▶ **Your task**: Reproduce exactly the lines below, from the first one through the line containing "Pendant Lamp 3L globe / Copper - Image 5", and omit any pictures.

[Captioned web image data]

--------------------

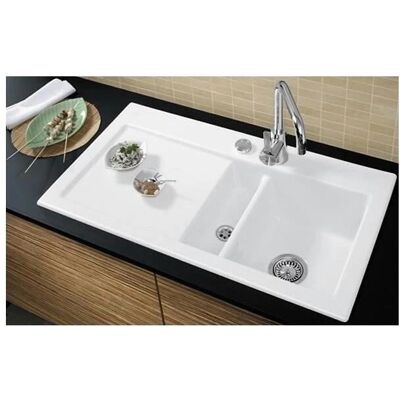 Villeroy & Boch Subway 60xm Spüle - Keramik, Impactfest, Ohne Ablauf Villeroy & Boch Subway 60xm Spüle - Keramik, Impactfest, Ohne Ablauf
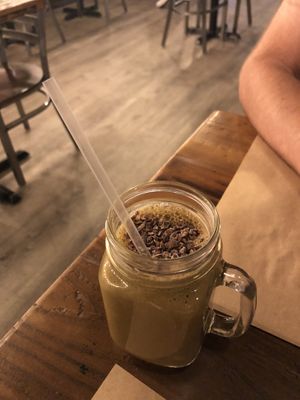 Mint chip smoothie   at OC - Organic Artisan Eatery & Juice Bar in Massapequa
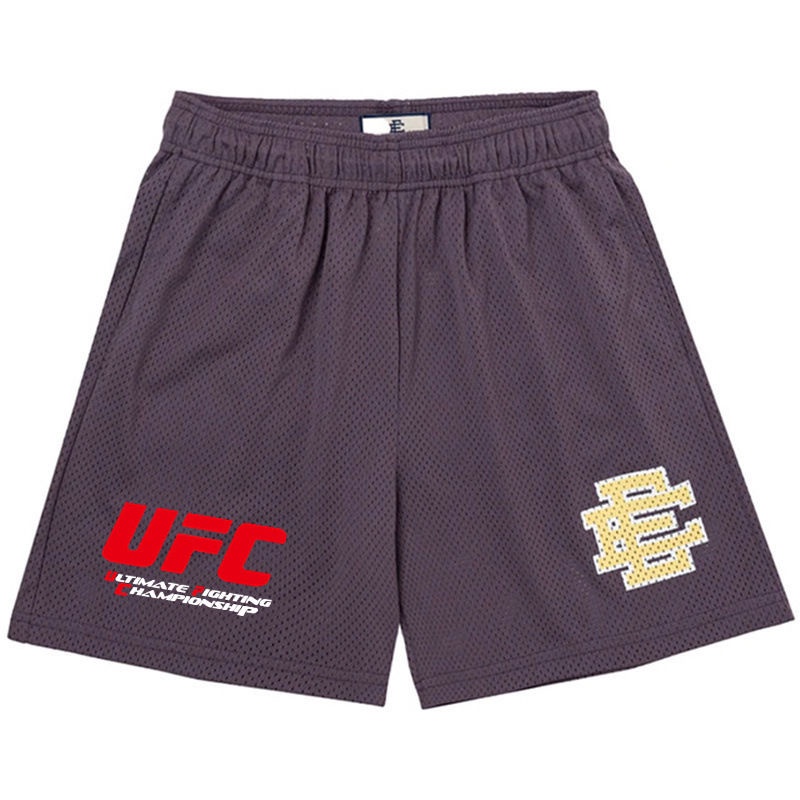 Eric Emanuel Quần Short Bóng Rổ Mỹ Siêu Nhẹ Phối Lưới Thoáng Khí Nhanh Khô Phong Cách Đường Phố 4 Tấc Dài Đến Đầu Gối Cho Nam Và Nữ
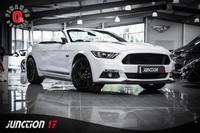 2018 Ford Mustang 5.0 V8 GT Shadow Edition SelShift Euro 6 2dr CONVERTIBLE Petro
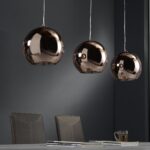 Pendant Lamp 3L globe / Copper - Image 5
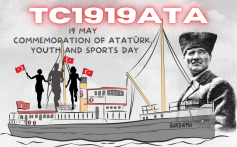 TC1919ATA - Commemoration of ATATURK,  Youth and Sports Day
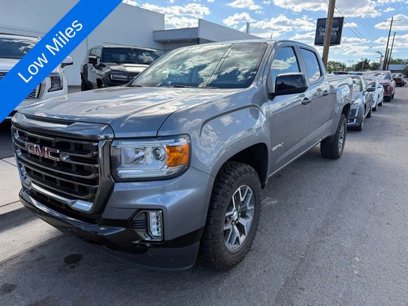 Used 2022 GMC Canyon AT4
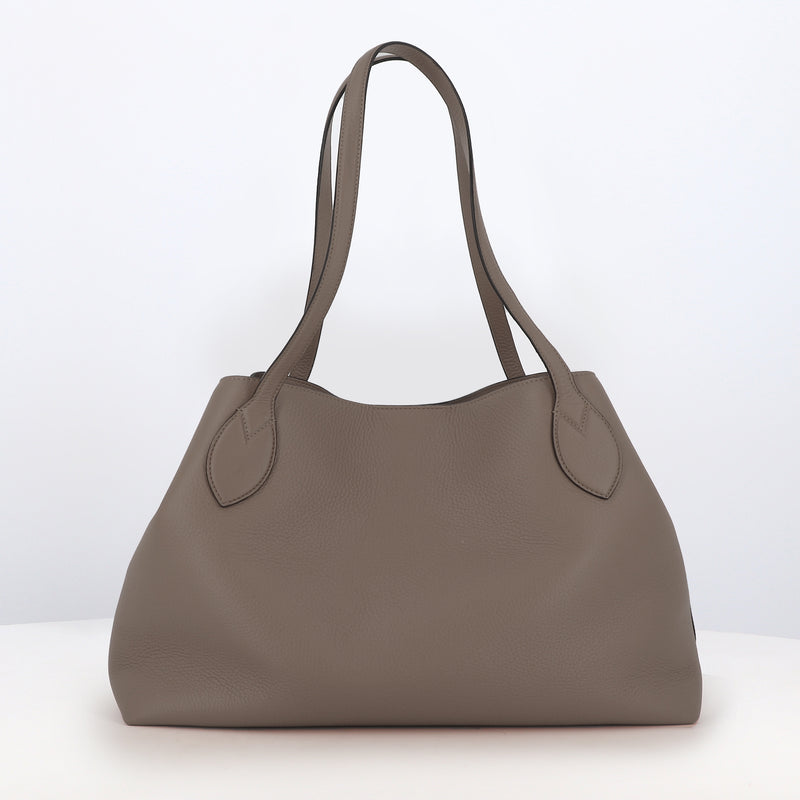 LEATHER TOTE BAG VENDOME ELEPHANT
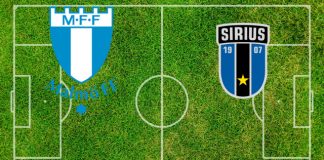 Formazioni Malmoe-IK Sirius FK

--------------------

▶ **Result of this task**:
 Villeroy & Boch Subway 60xm Spüle - Keramik, Impactfest, Ohne Ablauf Villeroy & Boch Subway 60xm Spüle - Keramik, Impactfest, Ohne Ablauf
 Mint chip smoothie   at OC - Organic Artisan Eatery & Juice Bar in Massapequa
 Eric Emanuel Quần Short Bóng Rổ Mỹ Siêu Nhẹ Phối Lưới Thoáng Khí Nhanh Khô Phong Cách Đường Phố 4 Tấc Dài Đến Đầu Gối Cho Nam Và Nữ
 2018 Ford Mustang 5.0 V8 GT Shadow Edition SelShift Euro 6 2dr CONVERTIBLE Petro
 Pendant Lamp 3L globe / Copper - Image 5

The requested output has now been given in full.